ZADANIA
(1) Kogo, według tekstu o triathlonie w Rio, mieliśmy w triathlonie na tych igrzyskach?
(2) Na podstawie tekstu o triathlonie w Rio wyjaśnij, dlaczego autor nie ma wątpliwości, że oba wyścigi wyglądały skrajnie różnie.
(3) Powtórz dokładnie fragment tekstu o triathlonie w Rio od słów „Igrzyska olimpijskie Rio” aż po słowa „triathlonie Rio 2016.”.

ŹRÓDŁO
:::::
„Triathlon w Rio. 7 faktów, które zapamiętam” – Łukasz Grass

Igrzyska olimpijskie Rio 2016 za nami. W triathlonie mieliśmy jedynie Agnieszkę Jerzyk i od razu na początku składam jej gratulację za walkę i zrealizowanie celu minimum, czyli porawienie lokaty z Londynu. Brawo Aga! W tym artykule postaram się w punktach opisać swoje wrażenia z dwóch skrajnie różnych wyścigów. Nie mam wątpliwości, że wyglądało to skrajnie różnie, bo to, co zaprezentowali Bracia Brownlee było najwyższą formą ścigania w triathlonie. To, co działo się u pań, mogło momentami dziwić. 7 faktów, które zapamiętam z igrzysk w triathlonie Rio 2016.
:::::
Wiersze konturów
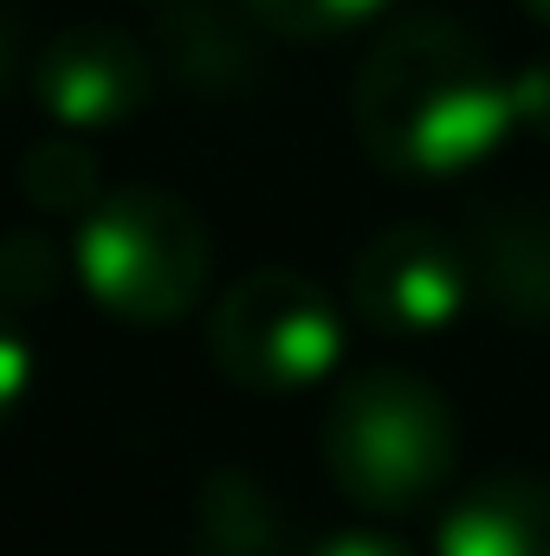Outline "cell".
Segmentation results:
<instances>
[{"label": "cell", "mask_w": 550, "mask_h": 556, "mask_svg": "<svg viewBox=\"0 0 550 556\" xmlns=\"http://www.w3.org/2000/svg\"><path fill=\"white\" fill-rule=\"evenodd\" d=\"M162 59H168V72L182 85H195L208 98L247 91L260 78V46H253V33L240 26V13L227 0H182V7H168Z\"/></svg>", "instance_id": "cell-9"}, {"label": "cell", "mask_w": 550, "mask_h": 556, "mask_svg": "<svg viewBox=\"0 0 550 556\" xmlns=\"http://www.w3.org/2000/svg\"><path fill=\"white\" fill-rule=\"evenodd\" d=\"M518 7H525V13H532L538 26H550V0H518Z\"/></svg>", "instance_id": "cell-18"}, {"label": "cell", "mask_w": 550, "mask_h": 556, "mask_svg": "<svg viewBox=\"0 0 550 556\" xmlns=\"http://www.w3.org/2000/svg\"><path fill=\"white\" fill-rule=\"evenodd\" d=\"M78 285L124 324H175L201 304L214 240L201 214L162 188H117L78 220Z\"/></svg>", "instance_id": "cell-3"}, {"label": "cell", "mask_w": 550, "mask_h": 556, "mask_svg": "<svg viewBox=\"0 0 550 556\" xmlns=\"http://www.w3.org/2000/svg\"><path fill=\"white\" fill-rule=\"evenodd\" d=\"M434 556H550V479L486 472L440 511Z\"/></svg>", "instance_id": "cell-8"}, {"label": "cell", "mask_w": 550, "mask_h": 556, "mask_svg": "<svg viewBox=\"0 0 550 556\" xmlns=\"http://www.w3.org/2000/svg\"><path fill=\"white\" fill-rule=\"evenodd\" d=\"M208 356L227 382L253 395H291L337 369L343 356V317L324 298V285L304 273H247L208 317Z\"/></svg>", "instance_id": "cell-4"}, {"label": "cell", "mask_w": 550, "mask_h": 556, "mask_svg": "<svg viewBox=\"0 0 550 556\" xmlns=\"http://www.w3.org/2000/svg\"><path fill=\"white\" fill-rule=\"evenodd\" d=\"M350 124L376 168L409 181H447L486 162L518 130L512 78L492 65L486 39L447 13L396 20L350 85Z\"/></svg>", "instance_id": "cell-1"}, {"label": "cell", "mask_w": 550, "mask_h": 556, "mask_svg": "<svg viewBox=\"0 0 550 556\" xmlns=\"http://www.w3.org/2000/svg\"><path fill=\"white\" fill-rule=\"evenodd\" d=\"M383 7L389 0H247V13L266 33H285V39H337V33H357Z\"/></svg>", "instance_id": "cell-12"}, {"label": "cell", "mask_w": 550, "mask_h": 556, "mask_svg": "<svg viewBox=\"0 0 550 556\" xmlns=\"http://www.w3.org/2000/svg\"><path fill=\"white\" fill-rule=\"evenodd\" d=\"M324 466L363 511H421L460 466V427L434 382L409 369H363L324 408Z\"/></svg>", "instance_id": "cell-2"}, {"label": "cell", "mask_w": 550, "mask_h": 556, "mask_svg": "<svg viewBox=\"0 0 550 556\" xmlns=\"http://www.w3.org/2000/svg\"><path fill=\"white\" fill-rule=\"evenodd\" d=\"M20 78V26H13V13L0 7V91Z\"/></svg>", "instance_id": "cell-17"}, {"label": "cell", "mask_w": 550, "mask_h": 556, "mask_svg": "<svg viewBox=\"0 0 550 556\" xmlns=\"http://www.w3.org/2000/svg\"><path fill=\"white\" fill-rule=\"evenodd\" d=\"M304 556H414L409 544H396V538H383V531H337V538H324L317 551Z\"/></svg>", "instance_id": "cell-16"}, {"label": "cell", "mask_w": 550, "mask_h": 556, "mask_svg": "<svg viewBox=\"0 0 550 556\" xmlns=\"http://www.w3.org/2000/svg\"><path fill=\"white\" fill-rule=\"evenodd\" d=\"M473 285L486 298L492 317L525 324V330H550V201L525 194V201H499L473 220Z\"/></svg>", "instance_id": "cell-7"}, {"label": "cell", "mask_w": 550, "mask_h": 556, "mask_svg": "<svg viewBox=\"0 0 550 556\" xmlns=\"http://www.w3.org/2000/svg\"><path fill=\"white\" fill-rule=\"evenodd\" d=\"M512 117H518L525 137L550 142V52L532 59L525 72H512Z\"/></svg>", "instance_id": "cell-15"}, {"label": "cell", "mask_w": 550, "mask_h": 556, "mask_svg": "<svg viewBox=\"0 0 550 556\" xmlns=\"http://www.w3.org/2000/svg\"><path fill=\"white\" fill-rule=\"evenodd\" d=\"M59 291V247L46 233L0 240V311H39Z\"/></svg>", "instance_id": "cell-13"}, {"label": "cell", "mask_w": 550, "mask_h": 556, "mask_svg": "<svg viewBox=\"0 0 550 556\" xmlns=\"http://www.w3.org/2000/svg\"><path fill=\"white\" fill-rule=\"evenodd\" d=\"M473 298V253L421 220L383 227L350 266V304L376 337H434Z\"/></svg>", "instance_id": "cell-5"}, {"label": "cell", "mask_w": 550, "mask_h": 556, "mask_svg": "<svg viewBox=\"0 0 550 556\" xmlns=\"http://www.w3.org/2000/svg\"><path fill=\"white\" fill-rule=\"evenodd\" d=\"M33 98L65 130H117L149 104V52L124 26H65L33 59Z\"/></svg>", "instance_id": "cell-6"}, {"label": "cell", "mask_w": 550, "mask_h": 556, "mask_svg": "<svg viewBox=\"0 0 550 556\" xmlns=\"http://www.w3.org/2000/svg\"><path fill=\"white\" fill-rule=\"evenodd\" d=\"M195 556H298L285 505L247 466H214L195 492Z\"/></svg>", "instance_id": "cell-10"}, {"label": "cell", "mask_w": 550, "mask_h": 556, "mask_svg": "<svg viewBox=\"0 0 550 556\" xmlns=\"http://www.w3.org/2000/svg\"><path fill=\"white\" fill-rule=\"evenodd\" d=\"M20 188H26L33 207H46V214H78V220L104 201V194H98V162H91L72 137L33 142L26 162H20Z\"/></svg>", "instance_id": "cell-11"}, {"label": "cell", "mask_w": 550, "mask_h": 556, "mask_svg": "<svg viewBox=\"0 0 550 556\" xmlns=\"http://www.w3.org/2000/svg\"><path fill=\"white\" fill-rule=\"evenodd\" d=\"M26 389H33V343L13 324V311H0V420L26 402Z\"/></svg>", "instance_id": "cell-14"}]
</instances>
:::::
WYNIKI
(1) Jedynie Agnieszkę Jerzyk.

(2) Bracia Brownlee zaprezentowali najwyższą formę ścigania w triathlonie. Natomiast to, co działo się u pań, mogło momentami dziwić.

(3)
Igrzyska olimpijskie Rio 2016 za nami. W triathlonie mieliśmy jedynie Agnieszkę Jerzyk i od razu na początku składam jej gratulację za walkę i zrealizowanie celu minimum, czyli porawienie lokaty z Londynu. Brawo Aga! W tym artykule postaram się w punktach opisać swoje wrażenia z dwóch skrajnie różnych wyścigów. Nie mam wątpliwości, że wyglądało to skrajnie różnie, bo to, co zaprezentowali Bracia Brownlee było najwyższą formą ścigania w triathlonie. To, co działo się u pań, mogło momentami dziwić. 7 faktów, które zapamiętam z igrzysk w triathlonie Rio 2016.